◆ Task to carry out ◆
Copy the stretch of the data from its start through the line that contains "451L216 465H231L216 473L261", including both ends, and reproduce every line verbatim. Leave the pictures out of your copy.
[Begin Input records]
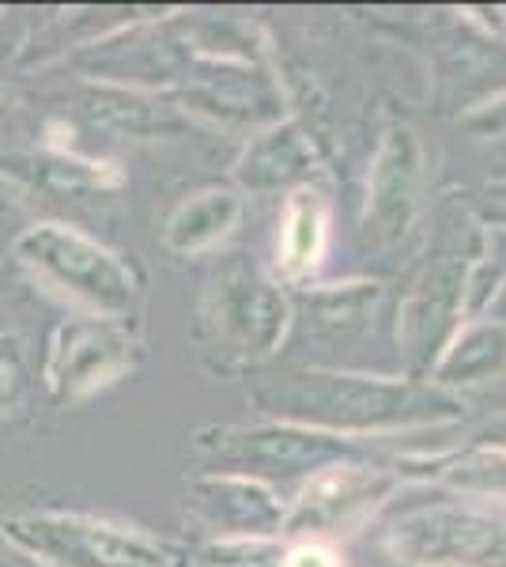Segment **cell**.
<instances>
[{
    "instance_id": "6da1fadb",
    "label": "cell",
    "mask_w": 506,
    "mask_h": 567,
    "mask_svg": "<svg viewBox=\"0 0 506 567\" xmlns=\"http://www.w3.org/2000/svg\"><path fill=\"white\" fill-rule=\"evenodd\" d=\"M250 398L269 420L299 424L326 435H385L412 427L450 424L465 413L462 398L420 379H385V374H348L291 368L257 374Z\"/></svg>"
},
{
    "instance_id": "7a4b0ae2",
    "label": "cell",
    "mask_w": 506,
    "mask_h": 567,
    "mask_svg": "<svg viewBox=\"0 0 506 567\" xmlns=\"http://www.w3.org/2000/svg\"><path fill=\"white\" fill-rule=\"evenodd\" d=\"M0 534L42 567H189L178 545L76 511H23L4 518Z\"/></svg>"
},
{
    "instance_id": "3957f363",
    "label": "cell",
    "mask_w": 506,
    "mask_h": 567,
    "mask_svg": "<svg viewBox=\"0 0 506 567\" xmlns=\"http://www.w3.org/2000/svg\"><path fill=\"white\" fill-rule=\"evenodd\" d=\"M200 341L219 355V368L269 360L291 329V299L269 272L235 254L216 269L200 299Z\"/></svg>"
},
{
    "instance_id": "277c9868",
    "label": "cell",
    "mask_w": 506,
    "mask_h": 567,
    "mask_svg": "<svg viewBox=\"0 0 506 567\" xmlns=\"http://www.w3.org/2000/svg\"><path fill=\"white\" fill-rule=\"evenodd\" d=\"M16 258L34 280L80 303L91 318H125L141 291L133 265L64 224L27 227L16 239Z\"/></svg>"
},
{
    "instance_id": "5b68a950",
    "label": "cell",
    "mask_w": 506,
    "mask_h": 567,
    "mask_svg": "<svg viewBox=\"0 0 506 567\" xmlns=\"http://www.w3.org/2000/svg\"><path fill=\"white\" fill-rule=\"evenodd\" d=\"M382 545L409 567H506V515L476 503H431L393 518Z\"/></svg>"
},
{
    "instance_id": "8992f818",
    "label": "cell",
    "mask_w": 506,
    "mask_h": 567,
    "mask_svg": "<svg viewBox=\"0 0 506 567\" xmlns=\"http://www.w3.org/2000/svg\"><path fill=\"white\" fill-rule=\"evenodd\" d=\"M197 451L216 465H231L216 473L261 481V473H318L333 462H344L352 454V443L299 424H283V420H265V424L205 427L197 432Z\"/></svg>"
},
{
    "instance_id": "52a82bcc",
    "label": "cell",
    "mask_w": 506,
    "mask_h": 567,
    "mask_svg": "<svg viewBox=\"0 0 506 567\" xmlns=\"http://www.w3.org/2000/svg\"><path fill=\"white\" fill-rule=\"evenodd\" d=\"M397 481V473L382 470V465H363L352 458L326 465V470L310 473L307 488L283 515L280 537L326 545L329 537L352 534L393 496Z\"/></svg>"
},
{
    "instance_id": "ba28073f",
    "label": "cell",
    "mask_w": 506,
    "mask_h": 567,
    "mask_svg": "<svg viewBox=\"0 0 506 567\" xmlns=\"http://www.w3.org/2000/svg\"><path fill=\"white\" fill-rule=\"evenodd\" d=\"M141 341L125 318H72L58 326L45 360V386L58 405H72L110 386L133 368Z\"/></svg>"
},
{
    "instance_id": "9c48e42d",
    "label": "cell",
    "mask_w": 506,
    "mask_h": 567,
    "mask_svg": "<svg viewBox=\"0 0 506 567\" xmlns=\"http://www.w3.org/2000/svg\"><path fill=\"white\" fill-rule=\"evenodd\" d=\"M476 258L468 254H438L423 265V272L412 284L409 299L401 307L397 337L412 363L431 371L446 341L465 322H473V272Z\"/></svg>"
},
{
    "instance_id": "30bf717a",
    "label": "cell",
    "mask_w": 506,
    "mask_h": 567,
    "mask_svg": "<svg viewBox=\"0 0 506 567\" xmlns=\"http://www.w3.org/2000/svg\"><path fill=\"white\" fill-rule=\"evenodd\" d=\"M423 205V148L409 125H390L382 136L374 167L366 175L363 239L393 246L412 231Z\"/></svg>"
},
{
    "instance_id": "8fae6325",
    "label": "cell",
    "mask_w": 506,
    "mask_h": 567,
    "mask_svg": "<svg viewBox=\"0 0 506 567\" xmlns=\"http://www.w3.org/2000/svg\"><path fill=\"white\" fill-rule=\"evenodd\" d=\"M186 507L219 534V542H276L288 507L265 481L208 473L189 484Z\"/></svg>"
},
{
    "instance_id": "7c38bea8",
    "label": "cell",
    "mask_w": 506,
    "mask_h": 567,
    "mask_svg": "<svg viewBox=\"0 0 506 567\" xmlns=\"http://www.w3.org/2000/svg\"><path fill=\"white\" fill-rule=\"evenodd\" d=\"M499 374H506V322L499 318L465 322L431 363V382L450 393L457 386H481Z\"/></svg>"
},
{
    "instance_id": "4fadbf2b",
    "label": "cell",
    "mask_w": 506,
    "mask_h": 567,
    "mask_svg": "<svg viewBox=\"0 0 506 567\" xmlns=\"http://www.w3.org/2000/svg\"><path fill=\"white\" fill-rule=\"evenodd\" d=\"M326 239H329V213L326 200H321L318 189L299 186L296 194L283 205V227H280V265L291 280L307 277V272L318 269L321 254H326Z\"/></svg>"
},
{
    "instance_id": "5bb4252c",
    "label": "cell",
    "mask_w": 506,
    "mask_h": 567,
    "mask_svg": "<svg viewBox=\"0 0 506 567\" xmlns=\"http://www.w3.org/2000/svg\"><path fill=\"white\" fill-rule=\"evenodd\" d=\"M242 219V197L231 189H208L178 205L167 224V246L174 254H200L227 239Z\"/></svg>"
},
{
    "instance_id": "9a60e30c",
    "label": "cell",
    "mask_w": 506,
    "mask_h": 567,
    "mask_svg": "<svg viewBox=\"0 0 506 567\" xmlns=\"http://www.w3.org/2000/svg\"><path fill=\"white\" fill-rule=\"evenodd\" d=\"M307 315L318 337L329 341H352L371 326L374 310L382 303V284L374 280H352V284H329V288L310 291Z\"/></svg>"
},
{
    "instance_id": "2e32d148",
    "label": "cell",
    "mask_w": 506,
    "mask_h": 567,
    "mask_svg": "<svg viewBox=\"0 0 506 567\" xmlns=\"http://www.w3.org/2000/svg\"><path fill=\"white\" fill-rule=\"evenodd\" d=\"M420 477L454 488L462 496L503 499L506 503V446L503 443H476L465 451L443 454V458L423 462Z\"/></svg>"
},
{
    "instance_id": "e0dca14e",
    "label": "cell",
    "mask_w": 506,
    "mask_h": 567,
    "mask_svg": "<svg viewBox=\"0 0 506 567\" xmlns=\"http://www.w3.org/2000/svg\"><path fill=\"white\" fill-rule=\"evenodd\" d=\"M314 163L307 136L296 125H276L261 141L250 144V152L238 163V182L250 189H280L288 182H299Z\"/></svg>"
},
{
    "instance_id": "ac0fdd59",
    "label": "cell",
    "mask_w": 506,
    "mask_h": 567,
    "mask_svg": "<svg viewBox=\"0 0 506 567\" xmlns=\"http://www.w3.org/2000/svg\"><path fill=\"white\" fill-rule=\"evenodd\" d=\"M283 548L276 542H208L197 567H280Z\"/></svg>"
},
{
    "instance_id": "d6986e66",
    "label": "cell",
    "mask_w": 506,
    "mask_h": 567,
    "mask_svg": "<svg viewBox=\"0 0 506 567\" xmlns=\"http://www.w3.org/2000/svg\"><path fill=\"white\" fill-rule=\"evenodd\" d=\"M27 386H31V368H27L23 341L0 329V413L20 405Z\"/></svg>"
},
{
    "instance_id": "ffe728a7",
    "label": "cell",
    "mask_w": 506,
    "mask_h": 567,
    "mask_svg": "<svg viewBox=\"0 0 506 567\" xmlns=\"http://www.w3.org/2000/svg\"><path fill=\"white\" fill-rule=\"evenodd\" d=\"M280 567H340L337 553L329 545L318 542H296L291 548H283Z\"/></svg>"
},
{
    "instance_id": "44dd1931",
    "label": "cell",
    "mask_w": 506,
    "mask_h": 567,
    "mask_svg": "<svg viewBox=\"0 0 506 567\" xmlns=\"http://www.w3.org/2000/svg\"><path fill=\"white\" fill-rule=\"evenodd\" d=\"M495 219H503V224H506V208H499V213H495Z\"/></svg>"
}]
</instances>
[End Input records]
◆ Result ◆
Segment **cell**.
<instances>
[{
    "instance_id": "6da1fadb",
    "label": "cell",
    "mask_w": 506,
    "mask_h": 567,
    "mask_svg": "<svg viewBox=\"0 0 506 567\" xmlns=\"http://www.w3.org/2000/svg\"><path fill=\"white\" fill-rule=\"evenodd\" d=\"M250 398L269 420L299 424L326 435H385L412 427L450 424L465 413L462 398L420 379H385V374H348L291 368L257 374Z\"/></svg>"
},
{
    "instance_id": "7a4b0ae2",
    "label": "cell",
    "mask_w": 506,
    "mask_h": 567,
    "mask_svg": "<svg viewBox=\"0 0 506 567\" xmlns=\"http://www.w3.org/2000/svg\"><path fill=\"white\" fill-rule=\"evenodd\" d=\"M0 534L42 567H189L178 545L76 511H23L4 518Z\"/></svg>"
},
{
    "instance_id": "3957f363",
    "label": "cell",
    "mask_w": 506,
    "mask_h": 567,
    "mask_svg": "<svg viewBox=\"0 0 506 567\" xmlns=\"http://www.w3.org/2000/svg\"><path fill=\"white\" fill-rule=\"evenodd\" d=\"M200 341L219 355V368L269 360L291 329V299L269 272L235 254L216 269L200 299Z\"/></svg>"
},
{
    "instance_id": "277c9868",
    "label": "cell",
    "mask_w": 506,
    "mask_h": 567,
    "mask_svg": "<svg viewBox=\"0 0 506 567\" xmlns=\"http://www.w3.org/2000/svg\"><path fill=\"white\" fill-rule=\"evenodd\" d=\"M16 258L34 280L80 303L91 318H125L141 291L133 265L64 224L27 227L16 239Z\"/></svg>"
},
{
    "instance_id": "5b68a950",
    "label": "cell",
    "mask_w": 506,
    "mask_h": 567,
    "mask_svg": "<svg viewBox=\"0 0 506 567\" xmlns=\"http://www.w3.org/2000/svg\"><path fill=\"white\" fill-rule=\"evenodd\" d=\"M382 545L409 567H506V515L476 503H431L393 518Z\"/></svg>"
},
{
    "instance_id": "8992f818",
    "label": "cell",
    "mask_w": 506,
    "mask_h": 567,
    "mask_svg": "<svg viewBox=\"0 0 506 567\" xmlns=\"http://www.w3.org/2000/svg\"><path fill=\"white\" fill-rule=\"evenodd\" d=\"M197 451L216 465H231L216 473L261 481V473H318L333 462H344L352 454V443L299 424H283V420H265V424L205 427L197 432Z\"/></svg>"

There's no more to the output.